Work to do
• A. Summarize the writing-slump passage in two sentences.
• B. Repeat the part of the writing-slump passage that begins with the words containing "I’m an avid" and ends with "of shoes? Ouch.".

Excerpt provided
# # # #
I made an elementary writing mistake these past two months, one that many writers make from time to time. I was entirely drained after work (December and January are horribly demanding) and I didn’t feel inspired to write, so I didn’t. This lull led to suffocating self-doubt and a thousand questions.
I started to question my art and ability to write.
Then the questions left and a certainty filled me.
I am not good.
I cannot do this.
The absurd thing about all of this was that I doubted something I no longer practiced.
I’m an avid hockey fan and I know that when a player suffers a leg fracture or broken foot it can take months to get back to “game speed”. They’ve been off for a bit and need to undergo proper conditioning to attain “game speed” once again. In other words, they have to put in the work to get to a place where skating and playing the game feels natural.
Conditioning is the key word there. It means to break in. Ever run a 5K on a new pair of shoes? Ouch.
# # # #
Records in a dataset:
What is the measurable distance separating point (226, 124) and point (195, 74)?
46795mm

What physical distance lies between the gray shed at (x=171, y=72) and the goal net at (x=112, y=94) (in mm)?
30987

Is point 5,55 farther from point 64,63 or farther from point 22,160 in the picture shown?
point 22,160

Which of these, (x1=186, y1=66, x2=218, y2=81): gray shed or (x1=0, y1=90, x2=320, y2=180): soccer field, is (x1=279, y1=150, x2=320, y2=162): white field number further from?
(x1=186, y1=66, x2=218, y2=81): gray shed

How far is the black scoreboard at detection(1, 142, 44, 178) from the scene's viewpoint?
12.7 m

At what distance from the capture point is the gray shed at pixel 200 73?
# # # #
In response
• A. After two draining months of work, the writer stopped writing and sank into self-doubt, growing certain of not being good enough at something no longer being practiced. The writer compares this to injured hockey players, who must go through conditioning to regain "game speed" so that skating and playing feel natural again.

• B.
I’m an avid hockey fan and I know that when a player suffers a leg fracture or broken foot it can take months to get back to “game speed”. They’ve been off for a bit and need to undergo proper conditioning to attain “game speed” once again. In other words, they have to put in the work to get to a place where skating and playing the game feels natural.
Conditioning is the key word there. It means to break in. Ever run a 5K on a new pair of shoes? Ouch.